O crescimento econômico foi espetacular: 27,3% no total dos quatro anos, o que fez com que cada chileno, em tese, se tornasse 20% mais rico do que era ao terminar a ditadura. Consequência direta: o desemprego reduziu-se, ao final de 93, a 4,4% da população economicamente ativa, o mais baixo índice desde 1974.
Agora, no entanto, o Chile descobre que a estabilidade e o crescimento econômico são apenas o início, e não o fim, de um processo. É elogiável, a respeito, a franqueza com que Aylwin, na sua última mensagem ao país como presidente, na quinta-feira, abordou "o enorme desafio de vencer a pobreza". Disse o ainda presidente: "Se é muito o que avançamos, é muito mais o que nos falta fazer".
Tem razão. O muito que o Chile democrático avançou, ao aumentar em 27% o gasto social, significou reduzir o número de pobres (renda mensal de no máximo US$ 60) de 5,4 milhões, o legado da ditadura, para 4,3 milhões. Ainda assim, são 32% os chilenos em situação de pobreza. Os indigentes chilenos (menos de US$ 30 por mês) são 1,2 milhão, ou 9% da população total (no Brasil, o número de indigentes é calculado em 32 milhões, ou 21% do total de habitantes).
O novo governo chileno cravou como "primeira prioridade" erradicar a miséria.
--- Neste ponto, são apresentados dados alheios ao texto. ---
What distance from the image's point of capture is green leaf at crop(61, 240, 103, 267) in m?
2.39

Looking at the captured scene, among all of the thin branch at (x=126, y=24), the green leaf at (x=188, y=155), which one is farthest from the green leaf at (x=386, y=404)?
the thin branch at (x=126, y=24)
Para isso, uma das alavancas será um investimento inicial de US$ 1 bilhão em infra-estrutura, o que tem reconhecido efeito multiplicador. Aí, também, cai-se no "efeito Pisco": o Brasil precisa reconhecidamente investir em infra-estrutura.
Mas o presidente Frei pretende usar também a educação como "alavanca principal do progresso social das pessoas e como agente determinante do novo modelo de desenvolvimento econômico que queremos". Desnecessário dizer que o Brasil também precisa de uma revolução educacional.
No Chile, Frei defende, ao menos na retórica, uma revolução igualmente de mentalidade, contaminada pelo que ele chama de "individualismo destrutivo" e pelo "capitalismo selvagem", esse velho conhecido do Brasil. Seu slogan, espalhado pelas ruas de Santiago, nestes dias de festas de posse, é "Son tiempos para crecer – todos juntos".
Ao final de seus seis anos de gestão, a história lhe cobrará a promessa: "Neste país, não queremos nunca mais os privilégios para alguns e, para o resto, o que sobra". Só um absoluto insensível não assinaria em baixo, no Brasil, uma promessa tão contundente.